Given one primitive root, how do you find all the others? For example:  if $5$ is a primitive root of $p = 23$.
Since $p$ is a prime there are $\phi(p - 1)$ primitive roots. Is this correct?  
If so, $\phi(p - 1) = \phi(22) = \phi(2) \phi(11) = 10$.  So $23$ should have $10$ primitive roots?
And, to find all the other primitive roots we need powers of $5$, say $k$, sucht that $gcd(k, p - 1) = d> 1$.  Again, please let me know If this true or not
So, the possible powers of $5$ are: $1, 2, 11, 22$.  But this only gives four other primitive roots.  So I don't think I'm on right path.
 A: If $d=ord_ma,$ we know from here $ord_m(a^n)=\frac d{(n,d)}$ where $m,d$ are positive integers  and $a,n$  are integers
If $a$ is a primitive root $\pmod m, ord_ma=\phi(m)$ 
(Remember all integers may not have a primitive root )
So, $ord_m(a^n)=\frac {\phi(m)}{(n,\phi(m))}$
So,  $a^n$ is a primitive root $\pmod m,$ if $ord_m(a^n)=\phi(m)$ which needs $(n,\phi(m))=1$
If $m$ is prime, $\phi(m)=m-1$
A: You simply need $\,k\,$ such that $$\gcd(k, p-1) = 1$$
Recall that there are $\varphi (n)$ primitive $n$-th roots of unity.  And for any prime $\,p,\;$ we know there are $\varphi(p)=p−1\;$ such roots.
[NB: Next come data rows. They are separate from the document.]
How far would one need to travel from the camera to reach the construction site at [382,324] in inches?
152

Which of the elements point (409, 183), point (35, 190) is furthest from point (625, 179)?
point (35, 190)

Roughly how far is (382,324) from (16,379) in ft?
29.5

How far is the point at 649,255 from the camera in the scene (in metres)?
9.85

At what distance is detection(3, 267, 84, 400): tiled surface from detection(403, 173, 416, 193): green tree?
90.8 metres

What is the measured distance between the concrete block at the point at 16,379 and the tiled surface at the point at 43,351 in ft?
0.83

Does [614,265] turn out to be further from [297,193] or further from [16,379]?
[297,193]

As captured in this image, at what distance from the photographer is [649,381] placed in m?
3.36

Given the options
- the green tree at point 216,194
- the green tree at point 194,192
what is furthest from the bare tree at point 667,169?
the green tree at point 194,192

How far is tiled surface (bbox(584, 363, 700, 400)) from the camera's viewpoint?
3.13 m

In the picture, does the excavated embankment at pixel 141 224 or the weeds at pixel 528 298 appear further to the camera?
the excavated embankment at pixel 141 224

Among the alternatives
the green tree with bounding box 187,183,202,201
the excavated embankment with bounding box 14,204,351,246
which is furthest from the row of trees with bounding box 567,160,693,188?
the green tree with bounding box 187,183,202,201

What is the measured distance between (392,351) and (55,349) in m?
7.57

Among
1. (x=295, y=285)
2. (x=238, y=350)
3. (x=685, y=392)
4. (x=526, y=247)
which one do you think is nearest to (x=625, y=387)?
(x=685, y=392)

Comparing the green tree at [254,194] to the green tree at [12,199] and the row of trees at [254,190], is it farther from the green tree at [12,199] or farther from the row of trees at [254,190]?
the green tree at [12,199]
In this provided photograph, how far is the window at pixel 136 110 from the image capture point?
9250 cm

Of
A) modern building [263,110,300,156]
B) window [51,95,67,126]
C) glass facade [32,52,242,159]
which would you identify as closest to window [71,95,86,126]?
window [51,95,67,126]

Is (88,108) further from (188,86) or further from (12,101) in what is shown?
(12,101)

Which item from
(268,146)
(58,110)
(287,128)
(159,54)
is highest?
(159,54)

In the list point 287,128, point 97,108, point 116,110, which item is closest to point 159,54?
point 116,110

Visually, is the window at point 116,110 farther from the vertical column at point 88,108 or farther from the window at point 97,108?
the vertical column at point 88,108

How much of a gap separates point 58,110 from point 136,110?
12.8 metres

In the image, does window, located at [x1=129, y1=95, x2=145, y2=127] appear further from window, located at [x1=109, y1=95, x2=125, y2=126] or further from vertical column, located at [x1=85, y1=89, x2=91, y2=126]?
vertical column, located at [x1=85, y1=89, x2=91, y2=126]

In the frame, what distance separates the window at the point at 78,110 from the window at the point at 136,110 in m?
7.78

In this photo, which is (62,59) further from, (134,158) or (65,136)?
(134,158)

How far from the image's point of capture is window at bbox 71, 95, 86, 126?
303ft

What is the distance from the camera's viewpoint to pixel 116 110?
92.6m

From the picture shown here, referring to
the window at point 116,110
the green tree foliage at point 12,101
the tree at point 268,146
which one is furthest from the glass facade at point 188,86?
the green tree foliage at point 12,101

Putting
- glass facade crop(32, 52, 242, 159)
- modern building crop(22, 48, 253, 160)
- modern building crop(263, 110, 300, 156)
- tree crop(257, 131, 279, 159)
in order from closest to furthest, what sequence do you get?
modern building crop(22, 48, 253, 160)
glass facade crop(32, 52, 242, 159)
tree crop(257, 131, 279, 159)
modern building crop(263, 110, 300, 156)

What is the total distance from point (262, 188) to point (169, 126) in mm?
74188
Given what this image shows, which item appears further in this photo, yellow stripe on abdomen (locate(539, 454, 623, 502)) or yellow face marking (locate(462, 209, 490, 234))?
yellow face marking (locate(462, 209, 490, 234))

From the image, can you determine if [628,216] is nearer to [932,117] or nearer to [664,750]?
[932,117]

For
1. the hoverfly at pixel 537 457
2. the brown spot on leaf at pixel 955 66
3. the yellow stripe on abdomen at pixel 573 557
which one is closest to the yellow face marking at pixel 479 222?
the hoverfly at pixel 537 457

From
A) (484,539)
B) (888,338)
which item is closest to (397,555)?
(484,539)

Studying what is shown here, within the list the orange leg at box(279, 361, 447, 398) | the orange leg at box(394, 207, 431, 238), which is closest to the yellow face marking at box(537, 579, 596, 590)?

For a more detailed explanation of why $g^k$ is a primitive root modulo n if $\gcd(k, \varphi(n)) = 1$, see particularly the answer by Arturo Magidin.
A: Where you are going wrong is the part where you said that $\gcd(k,p−1) = d > 1$. 
Infact, what you want is $\gcd(k,p-1) = 1$. 
After you've found the first primitive root  $= 5$ , the powers of $5$ will be the elements in $\phi(\phi(23)) = \phi(22) = \{1,3,5,7,9,13,15,17,19,21\}$. 
This will give the required 10 primitive roots. 
A: The possible powers of 5 are all the $k$'s that $gcd(k,p−1)=1$, so $k$ is in the set {$1, 3, 5, 7, 9, 13, 15, 17, 19, 21$} and $5^k$ is in the set {$5, 10, 20, 17, 11, 21, 19, 15, 7, 14$} which is exactly of length 10.